Frente a mi hay una gran mesa, tan alta que apenas sobresale mi nariz por encima de ella, y al otro lado se encuentra Matías, mi padre, aunque no me gusta llamarlo de ese modo. A su lado, un bastón de madera oscura y empuñadura bañada en oro se halla apoyado contra el lateral de la mesa, un recordatorio constante de la marcada cojera que lo acompaña al caminar.

— Debes comprender que los humanos son débiles, Nhor — me recuerda él con voz suave —. Los seres humanos se dejan llevar por sus emociones y pierden su capacidad de razonar, pero tú no. Tú eres perfecta, Nhor... en todos los sentidos.

Parpadeo y asiento ligeramente comprendiendo sus palabras.

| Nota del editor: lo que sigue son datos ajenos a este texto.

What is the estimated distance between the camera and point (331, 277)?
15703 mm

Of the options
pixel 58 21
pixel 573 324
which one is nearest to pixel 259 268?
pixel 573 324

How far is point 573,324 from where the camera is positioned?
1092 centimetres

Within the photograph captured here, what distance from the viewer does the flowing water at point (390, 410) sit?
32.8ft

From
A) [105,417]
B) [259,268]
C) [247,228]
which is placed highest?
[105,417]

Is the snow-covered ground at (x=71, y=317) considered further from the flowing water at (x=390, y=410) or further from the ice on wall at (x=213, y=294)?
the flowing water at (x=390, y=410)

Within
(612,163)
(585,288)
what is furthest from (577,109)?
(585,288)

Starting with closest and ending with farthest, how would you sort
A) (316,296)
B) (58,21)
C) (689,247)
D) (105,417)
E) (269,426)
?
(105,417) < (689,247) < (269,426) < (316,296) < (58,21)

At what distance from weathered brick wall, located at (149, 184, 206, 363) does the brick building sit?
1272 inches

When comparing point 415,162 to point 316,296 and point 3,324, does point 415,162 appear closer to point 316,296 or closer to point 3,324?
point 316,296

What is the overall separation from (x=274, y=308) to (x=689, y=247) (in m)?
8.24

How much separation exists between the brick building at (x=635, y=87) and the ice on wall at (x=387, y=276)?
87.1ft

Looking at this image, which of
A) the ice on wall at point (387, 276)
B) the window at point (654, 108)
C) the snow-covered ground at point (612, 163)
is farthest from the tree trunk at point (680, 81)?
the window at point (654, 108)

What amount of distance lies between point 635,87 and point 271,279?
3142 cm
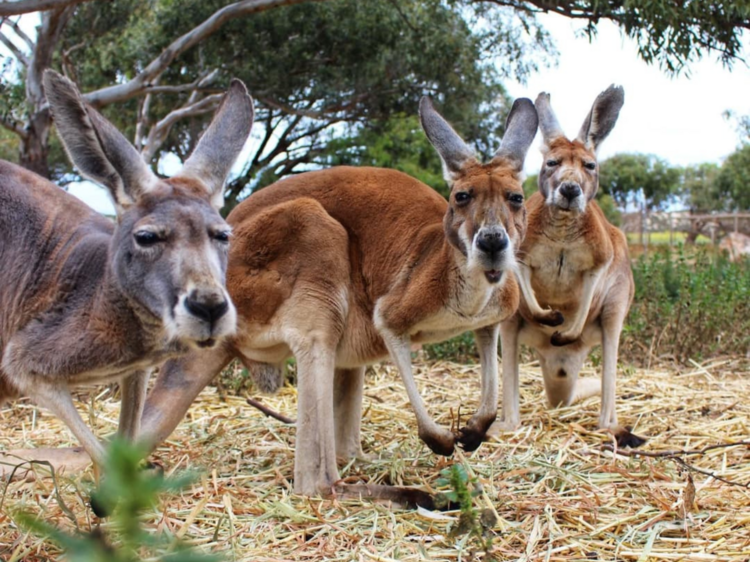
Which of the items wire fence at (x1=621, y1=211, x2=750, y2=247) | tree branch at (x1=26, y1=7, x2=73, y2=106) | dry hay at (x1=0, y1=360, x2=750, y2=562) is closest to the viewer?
dry hay at (x1=0, y1=360, x2=750, y2=562)

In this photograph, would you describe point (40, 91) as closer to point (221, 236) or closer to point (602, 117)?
point (602, 117)

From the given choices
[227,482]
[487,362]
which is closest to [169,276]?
[227,482]

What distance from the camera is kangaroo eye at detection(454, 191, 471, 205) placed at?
12.5 feet

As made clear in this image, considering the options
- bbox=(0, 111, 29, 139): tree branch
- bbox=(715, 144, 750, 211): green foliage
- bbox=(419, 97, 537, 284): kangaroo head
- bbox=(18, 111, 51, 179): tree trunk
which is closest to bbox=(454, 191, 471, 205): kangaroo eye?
bbox=(419, 97, 537, 284): kangaroo head

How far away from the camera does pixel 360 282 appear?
13.8 feet

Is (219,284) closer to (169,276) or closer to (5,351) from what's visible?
(169,276)

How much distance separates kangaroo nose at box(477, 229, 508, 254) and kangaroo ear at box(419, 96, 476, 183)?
0.60 meters

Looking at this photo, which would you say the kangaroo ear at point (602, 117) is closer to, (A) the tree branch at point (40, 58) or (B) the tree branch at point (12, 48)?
(A) the tree branch at point (40, 58)

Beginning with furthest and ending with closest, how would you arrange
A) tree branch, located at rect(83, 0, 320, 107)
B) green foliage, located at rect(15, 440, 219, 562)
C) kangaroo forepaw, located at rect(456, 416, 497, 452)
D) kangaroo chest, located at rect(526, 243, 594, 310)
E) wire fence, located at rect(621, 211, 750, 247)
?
wire fence, located at rect(621, 211, 750, 247)
tree branch, located at rect(83, 0, 320, 107)
kangaroo chest, located at rect(526, 243, 594, 310)
kangaroo forepaw, located at rect(456, 416, 497, 452)
green foliage, located at rect(15, 440, 219, 562)

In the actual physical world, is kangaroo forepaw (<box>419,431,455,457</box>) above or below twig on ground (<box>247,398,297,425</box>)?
below

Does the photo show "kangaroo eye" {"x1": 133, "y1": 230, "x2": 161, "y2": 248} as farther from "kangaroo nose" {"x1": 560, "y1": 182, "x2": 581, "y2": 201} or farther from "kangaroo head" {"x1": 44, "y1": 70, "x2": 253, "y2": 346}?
"kangaroo nose" {"x1": 560, "y1": 182, "x2": 581, "y2": 201}

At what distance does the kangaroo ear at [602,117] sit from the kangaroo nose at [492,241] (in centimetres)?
219

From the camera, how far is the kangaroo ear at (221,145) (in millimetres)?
3168

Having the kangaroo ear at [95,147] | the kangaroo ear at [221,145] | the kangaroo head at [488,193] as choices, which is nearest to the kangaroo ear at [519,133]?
the kangaroo head at [488,193]
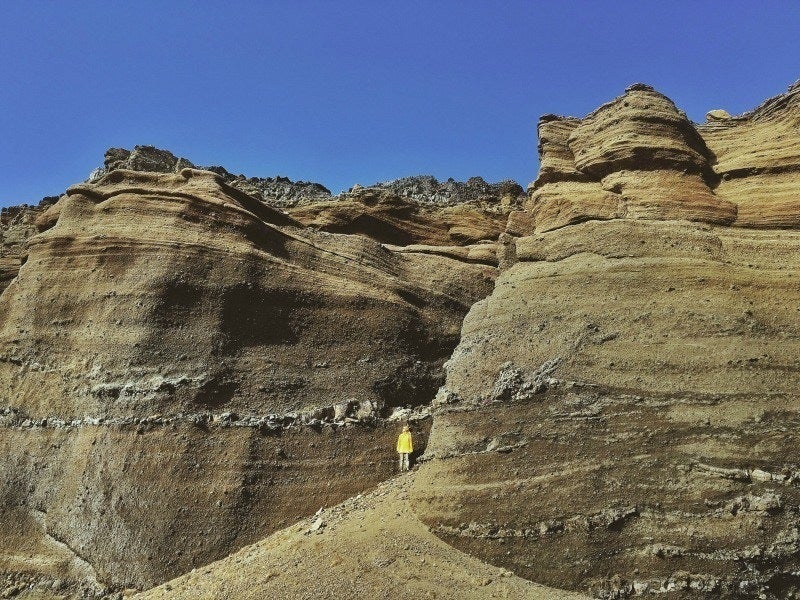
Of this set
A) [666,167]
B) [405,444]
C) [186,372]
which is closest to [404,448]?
[405,444]

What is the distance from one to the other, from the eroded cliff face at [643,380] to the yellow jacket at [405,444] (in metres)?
1.79

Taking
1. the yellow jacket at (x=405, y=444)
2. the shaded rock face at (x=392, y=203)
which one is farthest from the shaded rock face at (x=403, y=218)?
the yellow jacket at (x=405, y=444)

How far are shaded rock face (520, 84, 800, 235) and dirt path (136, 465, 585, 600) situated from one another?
24.5ft

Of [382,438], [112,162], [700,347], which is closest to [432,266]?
[382,438]

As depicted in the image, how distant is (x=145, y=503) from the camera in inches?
528

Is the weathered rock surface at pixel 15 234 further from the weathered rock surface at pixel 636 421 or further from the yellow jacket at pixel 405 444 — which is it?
the weathered rock surface at pixel 636 421

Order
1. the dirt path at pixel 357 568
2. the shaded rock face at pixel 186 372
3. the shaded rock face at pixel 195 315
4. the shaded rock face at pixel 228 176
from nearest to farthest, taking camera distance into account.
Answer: the dirt path at pixel 357 568 → the shaded rock face at pixel 186 372 → the shaded rock face at pixel 195 315 → the shaded rock face at pixel 228 176

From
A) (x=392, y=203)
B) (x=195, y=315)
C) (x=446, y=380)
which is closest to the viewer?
(x=446, y=380)

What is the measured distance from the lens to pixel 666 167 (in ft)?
50.3

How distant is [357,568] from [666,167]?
34.5 ft

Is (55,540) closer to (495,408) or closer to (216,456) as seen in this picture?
(216,456)

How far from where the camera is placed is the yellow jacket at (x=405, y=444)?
14866 millimetres

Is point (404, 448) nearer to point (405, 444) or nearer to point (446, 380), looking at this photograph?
point (405, 444)

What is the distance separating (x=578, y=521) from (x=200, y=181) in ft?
38.0
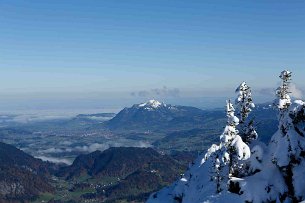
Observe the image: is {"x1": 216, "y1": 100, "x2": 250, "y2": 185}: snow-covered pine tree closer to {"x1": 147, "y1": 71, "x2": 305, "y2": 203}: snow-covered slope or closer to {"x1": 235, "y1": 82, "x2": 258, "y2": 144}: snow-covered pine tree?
{"x1": 147, "y1": 71, "x2": 305, "y2": 203}: snow-covered slope

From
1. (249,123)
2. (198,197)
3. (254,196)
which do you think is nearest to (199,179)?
(198,197)

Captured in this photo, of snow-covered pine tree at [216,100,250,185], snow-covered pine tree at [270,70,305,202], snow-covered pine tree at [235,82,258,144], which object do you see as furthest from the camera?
snow-covered pine tree at [235,82,258,144]

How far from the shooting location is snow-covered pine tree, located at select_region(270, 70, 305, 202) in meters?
81.1

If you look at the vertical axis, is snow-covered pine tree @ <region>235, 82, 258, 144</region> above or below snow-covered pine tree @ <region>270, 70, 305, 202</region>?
above

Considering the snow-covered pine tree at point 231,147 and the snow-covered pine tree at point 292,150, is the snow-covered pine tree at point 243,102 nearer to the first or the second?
the snow-covered pine tree at point 231,147

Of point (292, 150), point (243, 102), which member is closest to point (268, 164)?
point (292, 150)

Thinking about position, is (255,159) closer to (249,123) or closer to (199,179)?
(249,123)

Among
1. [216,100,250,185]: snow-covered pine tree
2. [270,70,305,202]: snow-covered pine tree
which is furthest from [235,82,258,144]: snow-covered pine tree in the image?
[270,70,305,202]: snow-covered pine tree

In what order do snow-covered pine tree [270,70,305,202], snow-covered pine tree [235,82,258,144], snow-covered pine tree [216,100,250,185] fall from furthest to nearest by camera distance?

Las finas saetas de un sencillo reloj, blanco y negro, colgado en la pared a mi izquierda se mueven de forma sonora mientras el tiempo fluye.

Los humanos son débiles.

Tic... tac...

Yo no soy humana.

Tic... tac...

No soy débil.

Parpadeo de nuevo y mi cabeza se inclina hacia un lado observando a mi padre con detenimiento. Unas profundas arrugas surcan su frente y otras más suaves emergen de las esquinas de sus ojos rasgados.

Tic... tac...

Mi cerebro asume lo que ha dicho y, tras procesar la información, dejo que mi aniñada voz emerja:

— Pero, padre... usted es humano

Él se tensa visiblemente. Mi rostro no muestra emoción alguna ni tampoco hay ningún cambio en el tono de mi voz. Sin embargo, Matías parece adquirir una postura defensiva.

— Así es —asiente él tras unos segundos de incómodo silencio —. Pero no debes compararme con otros —enfatiza él elevando su voz, aunque escucho claramente el esfuerzo que sus cuerdas vocales hacen por mantenerla estable —. Yo no soy débil.